Good luck everyone growing this plant... the first thing I do each day when going out to the garden, is run over to my fledgling Hosutonia colony and gaze for a while  :D

Mark McDonough
Massachusetts, USA, near the New Hampshire border USDA Zone 5
antennaria at aol.com
 

Weiser
Title: Member
Joined: 2009-12-04

Mark
Luckily! I have a pot sown with H. rubra. I have my fingers crossed. They are cute little things! From the shot I saw the flowers are flat, pale pink, four bladed pinwheels. They have a stiff, waxy look.
The leaves are narrow gray/green succulent fingers, typical dry climate adaptations.
I have high hopes of growing it.

From the High Desert Steppe
of the Great Basin and the Eastern
Escarpment of the Sierra Nevada Range
Located in Reno/Sparks,NV  zone 6-7
http://www.flickr.com/photos/sierrarainshadow/
John P Weiser

Mark McD
Title: Moderator
Joined: 2009-12-14

On then anniversary of my finding a terrific Houstonia caerulea patch, this past weekend I once again entered a 10k roadrace, followed by scouting around the grounds of a business that allowed runners to park and shuttle from.  I found a couple different patches of Houstonia, but in one wooded hollow just in front of the building, there were drifts of Anemone quinquefolia in flower, and the diminutive Panax trifolius.

1.  View of the deciduous wooded hollow and driveway passing around it.  Here Houstonis grew best at the fringes where they received more light, and were fiound as only small individual non-clumping plants in the shadier spots.

2.  Small and large patches of Anemone quinquefolia, very attractive but short-lived in bloom.

3.  Only a little bit of variation with A. quinquefolia, there were dark-leaf forms, but with normal white flowers.

4.  There were a few A. quinquefolia tinged pink on the back of the petals.  Flowers that go over, turn beige.

5.  A. quinquefolia, Panax trifolius, and Linnaea borealis

6.  View of woodland edge, with variable populations of Houstonia caerulea.

7-9 Variable forms of Houstonia caerulea

10.  Lots of bluets, can you spot the one 5-petalled flower... it is just an aberration on normal 4-petalled plants.

Mark McDonough
Massachusetts, USA, near the New Hampshire border USDA Zone 5
antennaria at aol.com
 

Hoy
Hoy's picture
Title: Member
Joined: 2009-12-15

You had to do a fast run to have time to look for flowers!
Reminds me of once I was looking for plants in a wood here and came "exploding" out of a thicket just in front of a unsuspecting lady (had not seen her) walking on the path. I think she is still running...

The Houstonias  are marvellous! And the A. quinquefolia too. They are a little different from A. nemorosa.
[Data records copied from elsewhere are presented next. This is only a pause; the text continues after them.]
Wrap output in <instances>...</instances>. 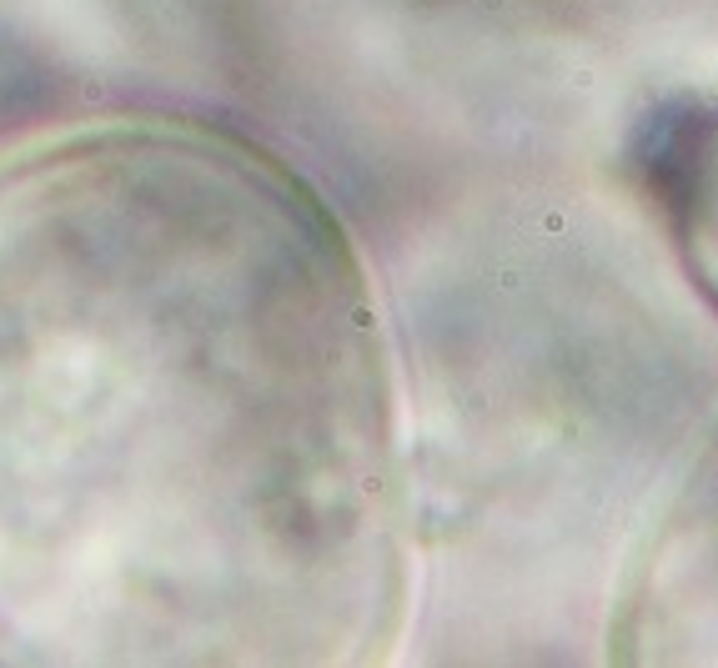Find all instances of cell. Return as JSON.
<instances>
[{
  "instance_id": "cell-1",
  "label": "cell",
  "mask_w": 718,
  "mask_h": 668,
  "mask_svg": "<svg viewBox=\"0 0 718 668\" xmlns=\"http://www.w3.org/2000/svg\"><path fill=\"white\" fill-rule=\"evenodd\" d=\"M397 603L392 357L327 201L206 121L0 156V663H342Z\"/></svg>"
}]
</instances>
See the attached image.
Panax trifolius looks like a fine woodland plant (I am always hunting for plants that will grow in my woodland).

Trond
Rogaland, Norway - with cool, often rainy summers  (29C max) and mild, often rainy winters (180 cm/year)!

Mark McD
Title: Moderator
Joined: 2009-12-14

After a full month of flowering, the plants are getting bigger and more floriferous than I imagined they would, there appears to be no end of flowering in sight.  They have certainly exceeded my expectations.  And I'm glad too, that my attempt to pick snippets off a variety of forms has paid off, as under more optimal conditions without competition from grass, their special characteristics become amplified.  The large-flowered blue one has petals that curve upwards, thus has a different look to the flowers.

Mark McDonough
Massachusetts, USA, near the New Hampshire border USDA Zone 5
antennaria at aol.com
 

Hoy
Hoy's picture
Title: Member
Joined: 2009-12-15

You are tempting me!

Trond
Rogaland, Norway - with cool, often rainy summers  (29C max) and mild, often rainy winters (180 cm/year)!

harold peachey
harold peachey's picture
Title: Member
Joined: 2010-03-22

I got this plant last year as Houstonia serpyllifolia very nice blue growing an a small bog garden.